Compared to this same week 2018 (the lowest year on record for bear incidents), bear incidents in 2019 are down by 11% and damage amounts (in dollars) are almost equal. Compared to 1998 (when incidents in the park peaked), bear incidents in 2019 are down by 97.4%, and damages are down by 99.5%.

Bear Activity Summary: July brings an abundance of berries, apples and bear activity. The wilderness has hosted most of the incidents this summer thus far. When camping in bear country, respect campsite closures and consider stacking pots and pans on your bear resistant food container(s) so that it will make noise to scare a bear away and alert you if a bear is investigating your supplies. Bear activity remains high in Yosemite Valley. Bears are foraging on raspberries, cherries and apples often near campgrounds and popular trails. Both Tuolumne Meadows and Bridalveil Creek campgrounds have had bears obtain food from the campground during the day with visitors present. It is critical to keep food within arm's reach at all times, maintain 50 yards distance from bears, and yell to scare bears that are in developed areas or approaching people.

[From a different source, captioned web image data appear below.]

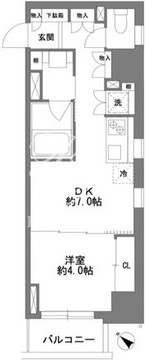 コスモグラシア清澄白河 304 間取り図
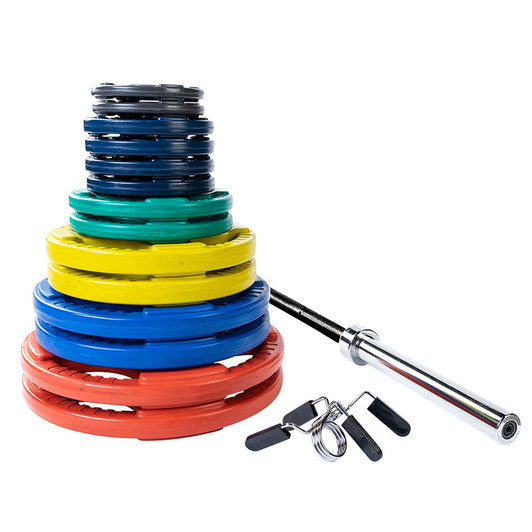 300 lb. Olympic Color Rubber Grip Weight Set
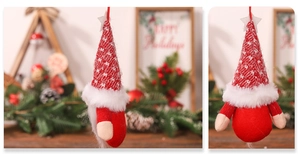 Detail view of red knitted faceless forest gnome ornament for Christmas tree decor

Red Bear, Dead Bear: Five bear have been hit by vehicles this year. Please help protect wildlife by obeying speed limits and being prepared to stop for animals in roadways. A map of bear-hit-by-vehicle hotspots, along with other Yosemite Bear Information an be viewed at http://www.KeepBearsWild.org.

Fascinating Bear Fact: The largest mammalian carnivore that ever lived was the giant short-faced bear. Twice the size of the biggest modern bear, it stood 6’5” at the shoulder when on all fours.